Question

I'm a C#/Java developer learning Objective C. At first I assumed "messages" were just a different name for method calls, so:

[person jumpInTheAir];

would just be the Objective C syntax for writing

person.jumpInTheAir();

But now I've read here and here and various other places that the concepts are actually not the same and can have different behaviours/advantages. However I'm still uncertain why the language designers would choose a messaging system over a more direct method calling system as in C# and Java.

What advantages do messages bring to the Objective C programming language?

Was it helpful?

Solution

At first I assumed "messages" were just a different name for method calls,

Yes and no. "Messages" are the Smalltalk and Objective-C terminology for method calls. The thing is, it's not only the terminology that differs, but the actual implementation too. There are 8 different possible combinations for matching the terminology, the syntax and the implementation, like this:

+-------------------+----------------------+--------------------+
|    terminology    |        syntax        |   implementation   |
+-------------------+----------------------+--------------------+
|  "method call"    | Simula (o.method())  |  static binding    | non-virtual C++ methods
+-------------------+----------------------+--------------------+
|  "method call"    | Simula               |  dynamic binding   |
+-------------------+----------------------+--------------------+
|  "method call"    | Smalltalk ([o meth]) |  static binding    |
+-------------------+----------------------+--------------------+
|  "method call"    | Smalltalk            |  dynamic binding   |
+-------------------+----------------------+--------------------+
| "message passing" | Simula               |  static binding    |
+-------------------+----------------------+--------------------+
| "message passing" | Simula               |  dynamic binding   |
+-------------------+----------------------+--------------------+
| "message passing" | Smalltalk            |  static binding    |
+-------------------+----------------------+--------------------+
| "message passing" | Smalltalk            |  dynamic binding   | Objective-C
+-------------------+----------------------+--------------------+

The combination the language designer choses is just a matter of taste.

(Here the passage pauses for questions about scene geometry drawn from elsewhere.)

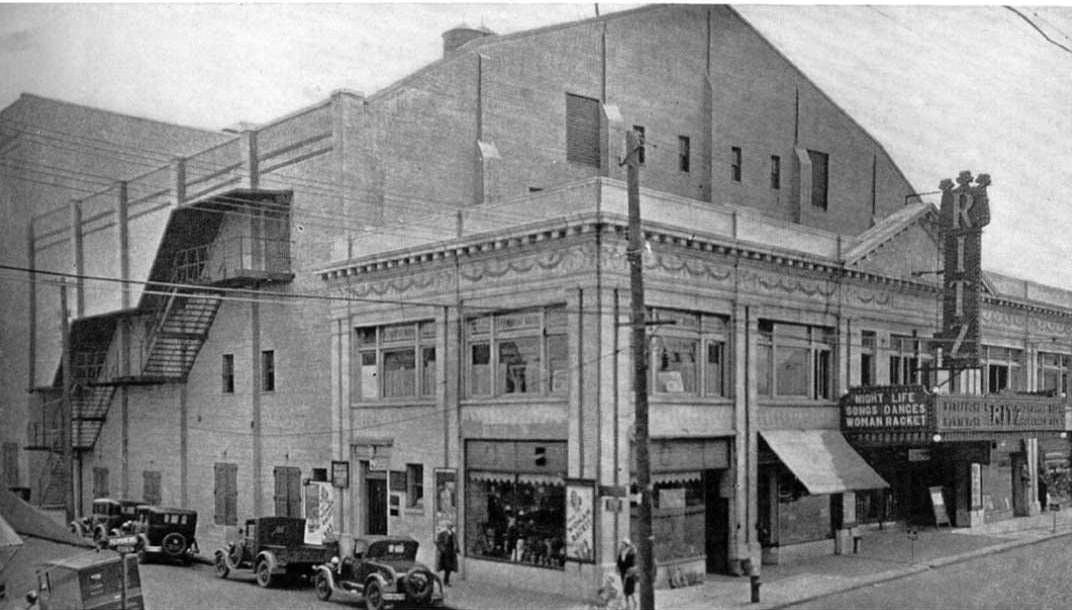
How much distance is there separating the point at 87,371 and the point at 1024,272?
1565cm

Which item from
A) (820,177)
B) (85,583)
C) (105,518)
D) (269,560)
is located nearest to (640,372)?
(85,583)

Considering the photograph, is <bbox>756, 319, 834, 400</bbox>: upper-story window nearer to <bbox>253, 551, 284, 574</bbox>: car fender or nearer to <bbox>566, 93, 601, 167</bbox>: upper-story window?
<bbox>566, 93, 601, 167</bbox>: upper-story window

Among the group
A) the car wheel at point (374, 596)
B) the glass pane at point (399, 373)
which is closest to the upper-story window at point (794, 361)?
the glass pane at point (399, 373)

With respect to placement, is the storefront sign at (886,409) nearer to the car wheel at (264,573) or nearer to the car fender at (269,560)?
the car fender at (269,560)

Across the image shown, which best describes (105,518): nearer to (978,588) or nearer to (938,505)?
(978,588)

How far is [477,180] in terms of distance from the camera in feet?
67.6

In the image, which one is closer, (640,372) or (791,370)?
(640,372)

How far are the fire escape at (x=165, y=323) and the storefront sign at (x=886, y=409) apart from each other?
13.6 metres

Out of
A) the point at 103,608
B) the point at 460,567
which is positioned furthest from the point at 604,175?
the point at 103,608

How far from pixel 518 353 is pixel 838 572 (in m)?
8.08

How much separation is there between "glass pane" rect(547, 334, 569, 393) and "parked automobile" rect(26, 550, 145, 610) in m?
8.11

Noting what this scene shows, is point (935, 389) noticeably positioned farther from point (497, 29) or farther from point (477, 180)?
point (497, 29)

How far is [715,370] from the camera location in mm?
19516

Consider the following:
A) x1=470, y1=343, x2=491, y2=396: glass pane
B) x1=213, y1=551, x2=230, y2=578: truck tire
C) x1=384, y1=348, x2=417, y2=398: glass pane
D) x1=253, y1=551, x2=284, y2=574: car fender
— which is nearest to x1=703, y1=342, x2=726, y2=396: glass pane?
x1=470, y1=343, x2=491, y2=396: glass pane
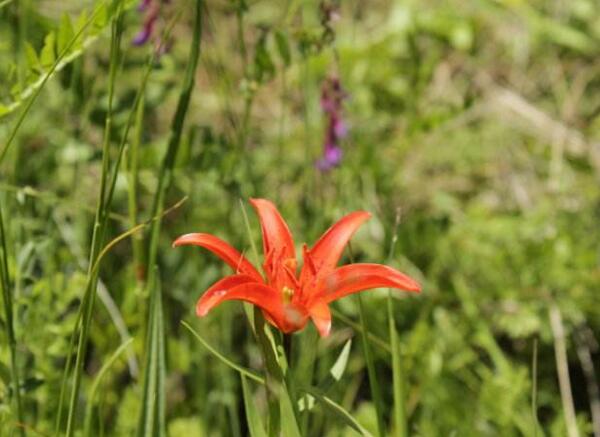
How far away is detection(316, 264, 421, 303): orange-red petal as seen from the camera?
1123 mm

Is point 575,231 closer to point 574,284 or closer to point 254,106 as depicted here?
point 574,284

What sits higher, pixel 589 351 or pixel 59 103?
pixel 59 103

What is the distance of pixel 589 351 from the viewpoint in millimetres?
2494

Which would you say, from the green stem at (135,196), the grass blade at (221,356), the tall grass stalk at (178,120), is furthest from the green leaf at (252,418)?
the green stem at (135,196)

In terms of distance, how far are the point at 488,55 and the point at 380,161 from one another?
1.20 meters

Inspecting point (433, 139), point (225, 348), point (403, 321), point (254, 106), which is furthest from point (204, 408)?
point (254, 106)

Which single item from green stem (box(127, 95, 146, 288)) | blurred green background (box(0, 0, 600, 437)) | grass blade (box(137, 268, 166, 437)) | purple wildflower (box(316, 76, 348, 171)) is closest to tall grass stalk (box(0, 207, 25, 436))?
blurred green background (box(0, 0, 600, 437))

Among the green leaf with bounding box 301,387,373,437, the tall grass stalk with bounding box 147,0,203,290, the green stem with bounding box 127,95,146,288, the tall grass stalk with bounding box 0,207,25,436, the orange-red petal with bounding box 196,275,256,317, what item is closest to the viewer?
the orange-red petal with bounding box 196,275,256,317

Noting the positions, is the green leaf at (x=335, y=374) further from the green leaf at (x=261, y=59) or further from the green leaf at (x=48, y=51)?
the green leaf at (x=261, y=59)

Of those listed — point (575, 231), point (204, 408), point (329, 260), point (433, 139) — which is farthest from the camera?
point (433, 139)

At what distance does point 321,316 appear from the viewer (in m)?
1.13

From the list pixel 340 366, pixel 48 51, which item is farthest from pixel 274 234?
pixel 48 51

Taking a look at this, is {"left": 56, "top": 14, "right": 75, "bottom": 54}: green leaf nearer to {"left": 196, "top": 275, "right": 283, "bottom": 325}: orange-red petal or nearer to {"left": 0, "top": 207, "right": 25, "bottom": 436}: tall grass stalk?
{"left": 0, "top": 207, "right": 25, "bottom": 436}: tall grass stalk

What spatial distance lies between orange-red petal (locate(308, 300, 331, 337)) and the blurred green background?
0.38m
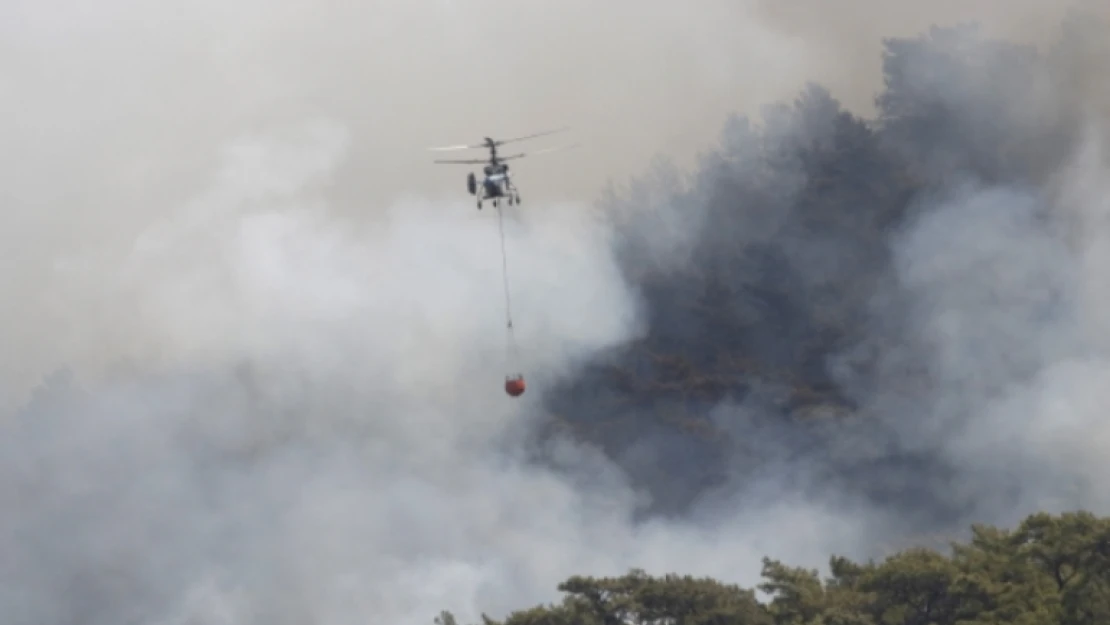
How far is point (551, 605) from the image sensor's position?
395ft

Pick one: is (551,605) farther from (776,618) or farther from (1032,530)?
(1032,530)

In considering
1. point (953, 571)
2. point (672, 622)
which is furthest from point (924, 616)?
point (672, 622)

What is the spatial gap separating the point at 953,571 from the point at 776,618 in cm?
889

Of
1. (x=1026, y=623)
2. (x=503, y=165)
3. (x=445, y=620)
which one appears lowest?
(x=1026, y=623)

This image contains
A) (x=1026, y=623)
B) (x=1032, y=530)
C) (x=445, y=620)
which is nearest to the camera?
(x=1026, y=623)

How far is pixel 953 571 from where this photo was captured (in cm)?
11581

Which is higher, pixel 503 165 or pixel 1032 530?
pixel 503 165

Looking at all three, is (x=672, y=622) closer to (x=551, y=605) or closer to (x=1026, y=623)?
(x=551, y=605)

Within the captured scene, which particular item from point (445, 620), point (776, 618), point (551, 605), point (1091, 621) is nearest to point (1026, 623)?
point (1091, 621)

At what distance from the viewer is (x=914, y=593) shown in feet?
383

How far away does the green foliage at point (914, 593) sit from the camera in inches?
4491

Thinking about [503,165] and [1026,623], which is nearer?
[1026,623]

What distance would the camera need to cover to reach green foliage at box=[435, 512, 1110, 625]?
4491 inches

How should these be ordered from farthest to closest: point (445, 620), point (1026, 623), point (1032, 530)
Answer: point (445, 620) < point (1032, 530) < point (1026, 623)
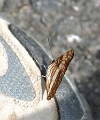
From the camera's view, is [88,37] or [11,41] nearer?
[11,41]

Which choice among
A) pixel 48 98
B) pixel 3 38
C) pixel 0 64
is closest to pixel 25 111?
pixel 48 98

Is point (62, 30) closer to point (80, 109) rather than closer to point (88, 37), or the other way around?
point (88, 37)

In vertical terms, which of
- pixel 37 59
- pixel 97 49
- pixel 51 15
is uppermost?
pixel 37 59
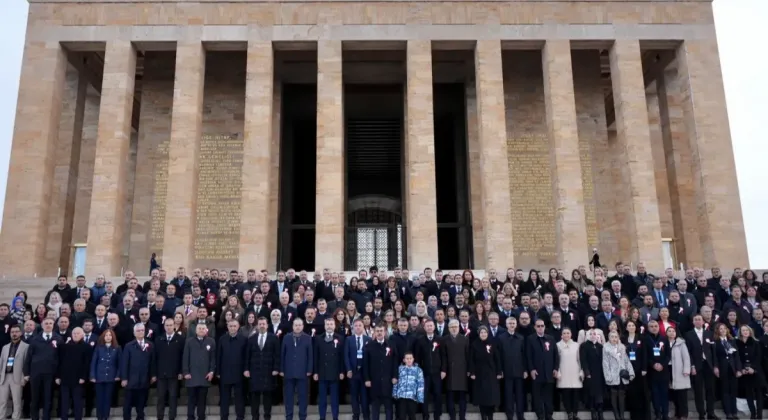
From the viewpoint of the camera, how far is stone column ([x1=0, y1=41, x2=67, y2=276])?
839 inches

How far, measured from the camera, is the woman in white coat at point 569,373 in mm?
10688

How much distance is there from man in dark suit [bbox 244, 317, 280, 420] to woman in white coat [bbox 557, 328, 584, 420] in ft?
14.6

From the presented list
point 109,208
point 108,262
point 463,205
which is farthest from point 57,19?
point 463,205

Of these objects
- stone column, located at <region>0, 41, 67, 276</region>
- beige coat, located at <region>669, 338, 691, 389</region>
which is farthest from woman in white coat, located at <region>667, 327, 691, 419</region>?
stone column, located at <region>0, 41, 67, 276</region>

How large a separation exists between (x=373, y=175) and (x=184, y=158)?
14.3 meters

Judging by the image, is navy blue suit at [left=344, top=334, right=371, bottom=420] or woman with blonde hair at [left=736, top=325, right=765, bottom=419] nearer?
navy blue suit at [left=344, top=334, right=371, bottom=420]

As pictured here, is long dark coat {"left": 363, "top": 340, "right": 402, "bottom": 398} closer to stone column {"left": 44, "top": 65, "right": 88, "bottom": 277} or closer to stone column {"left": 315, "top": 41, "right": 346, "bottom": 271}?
stone column {"left": 315, "top": 41, "right": 346, "bottom": 271}

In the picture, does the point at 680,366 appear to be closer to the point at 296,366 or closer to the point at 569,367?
the point at 569,367

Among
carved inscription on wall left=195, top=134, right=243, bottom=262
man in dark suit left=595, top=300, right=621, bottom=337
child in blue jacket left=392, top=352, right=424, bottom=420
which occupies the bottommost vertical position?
child in blue jacket left=392, top=352, right=424, bottom=420

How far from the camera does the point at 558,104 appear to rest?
75.2ft

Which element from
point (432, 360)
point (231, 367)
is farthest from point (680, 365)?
point (231, 367)

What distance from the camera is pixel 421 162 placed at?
22188mm

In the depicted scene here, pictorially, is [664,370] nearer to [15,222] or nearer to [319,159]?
[319,159]

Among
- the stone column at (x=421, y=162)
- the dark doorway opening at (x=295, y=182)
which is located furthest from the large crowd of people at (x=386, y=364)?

I'm still uncertain why the language designers would choose a messaging system over a more direct method calling system

Because it has some advantages, such as runtime interposition and introspection -- one can query and modify the behavior of classes, methods and objects at runtime. In the implementation of Objective-C, this have been done in a way such that it is very cheap, it has almost no overhead.

OTHER TIPS

H2CO3 pointed out in his answer that there are three things I might be referring to when I say "messages": Terminology, Syntax and Implementation.

Terminology and Syntax are down to personal taste, but implementation (static/dynamic binding) has some real consequences.

Pros:

  • Dynamic binding can be used to add new methods to an existing class without subclassing. This seems to be a possible replacement for those used to C# Extension Methods.
  • It lets you inspect the methods available and change their implementation at runtime. See Reflection and Method Swizzling in Objective C.

Cons:

  • It can be argued that the extra layer adds complexity to both the syntax and usage.
  • Dynamic binding adds some overhead over static typing, but this is rarely the bottleneck and it seems there are ways of getting around the overhead if it is really critical.